VALIDATION, IMPLEMENTATION AND ROUTINE WORK WITH TOTAL LAB-AUTOMATION BD-KIESTRA : A TWO-YEAR EXPERIENCE AT THE UNIVERSITY HOSPITAL OF LIÈGE, BELGIUM

Background: Automation in Bacteriology is a major revolution in clinical microbiology laboratories. At the university hospital of Liège (Belgium), a BD-Kiestra Total Laboratory Automation (BD-K-TLA) system has been installed in September 2015. Here, we describe the validation process achieved for the implementation of the BD-K-TLA system, and our two-year experience in the daily practice of the laboratory.
Materials/methods: We present the validation plan (i.e. all the parameters that have to be checked before TLA-BD-K implementation) established by the Key User Group BD-Kiestra. In order to evaluate some of the added-value of this system compared to full-manual bacteriology, we measured two parameters for two similar period, before (February 2015) and after (February 2017) implementation of the BD-K-TLA: (1) the positivity rate (%), defined as the number of significant positive cultures among the total of samples analyzed and (2) the time-to-result (TTR), defined as the time (in hours) between reception of a specimen in the microbiology laboratory and the isolation of a significant pathogen in this sample. All specimens were included, except respiratory samples and blood cultures.
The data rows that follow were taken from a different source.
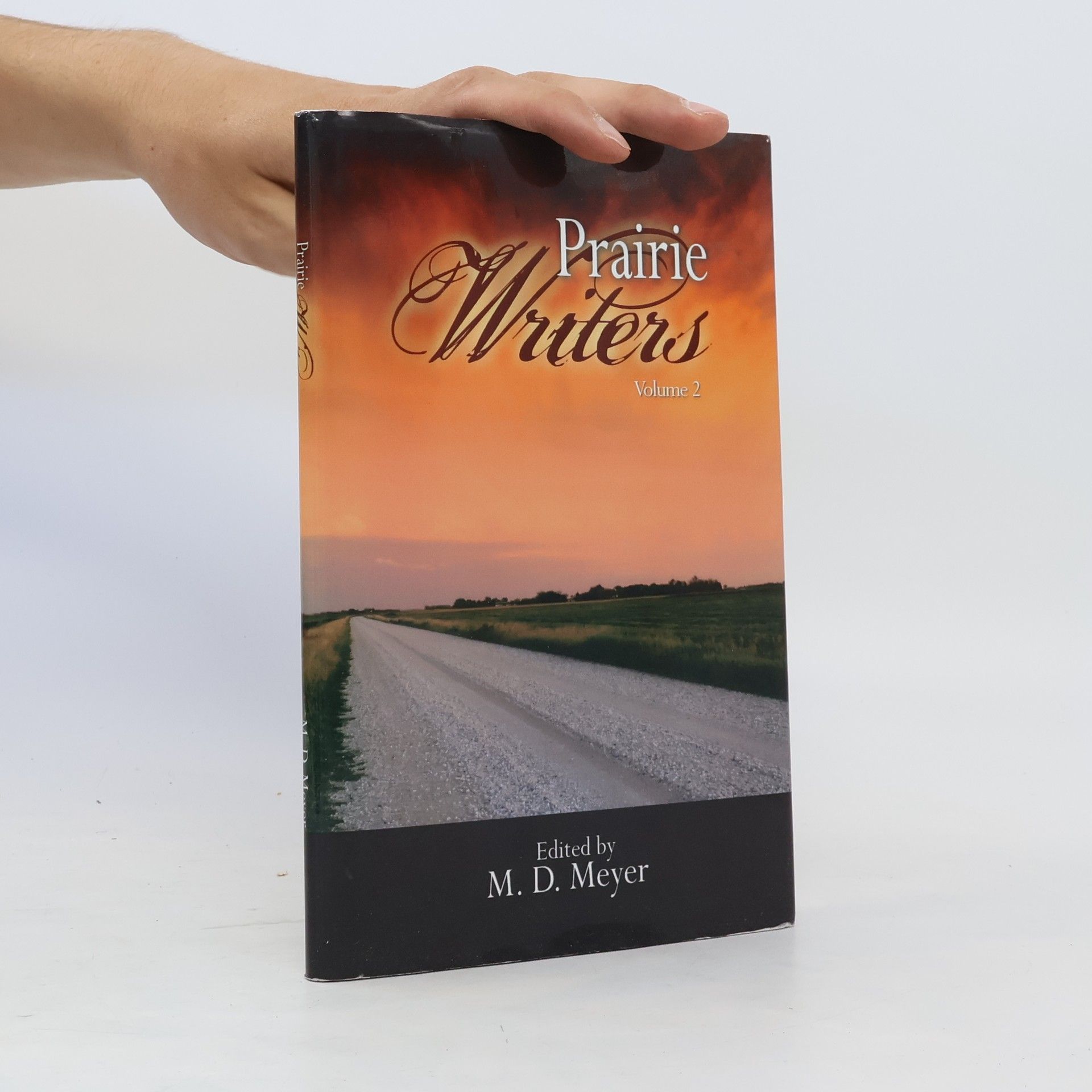 M. D. Meyer Prairie Writers. Volume 2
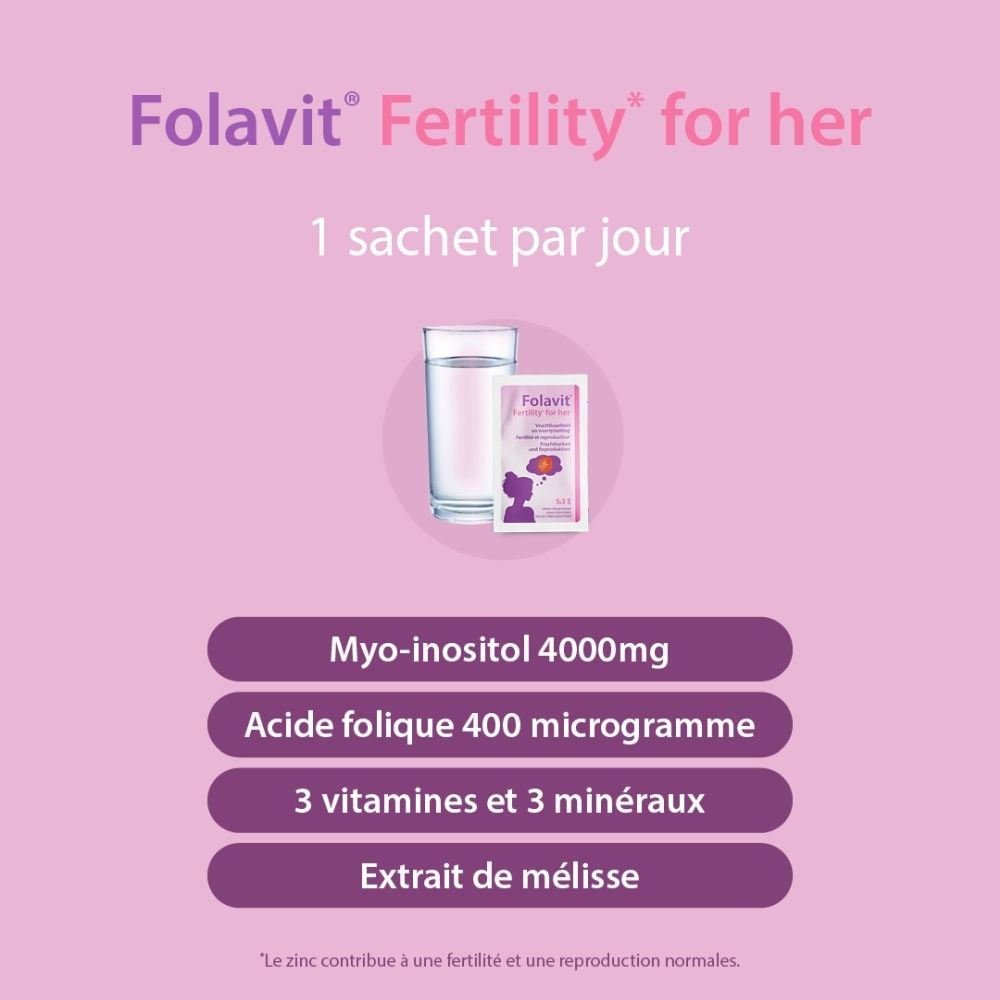 Folavit Fertilité pour elle : 1 sachet par jour. Contient du Myo-inositol, de l'acide folique, des vitamines, des minéraux et de l'extrait de mélisse.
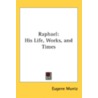 Raphael: His Life, Works, And Times door Onbekend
Results: Validation plan included the checking process of each of the modules of BD-K-TLA: BarcodA, InoqulA, ProceedA, ReadA Compact and ReadA Browser. Furthermore, specimens were tested in parallel, on the BD-K-TLA and with full-manual bacteriological techniques: a minimum of 95% agreement was observed for qualitative and semi-quantitative assessment of Gram stain and cultures. The positivity rate went from 19,7% (pre-implementation – 1169 of 5941 samples analyzed), to 21,8% (post-implementation – 1391 of 6381 samples analyzed). Mean TTR for the specimens was of 26,95 h in February 2015, while it was 26,83 h in February 2017. Looking at these two measures, no significant time saving is currently observed. However, TLA-BD-K allows traceability through the whole process, quality of inoculation, fixed incubation times and better biological validation by clinical microbiologists thanks to remote pictures review.
Conclusions: Working with BD-K-TLA allows a better quality and traceability of the bacteriological results, with a major benefit of remote pictures review. In order to observe time saving with BD-K-TLA, a well-considered configuration of the instrument and major reorganization of the workflow are mandatory.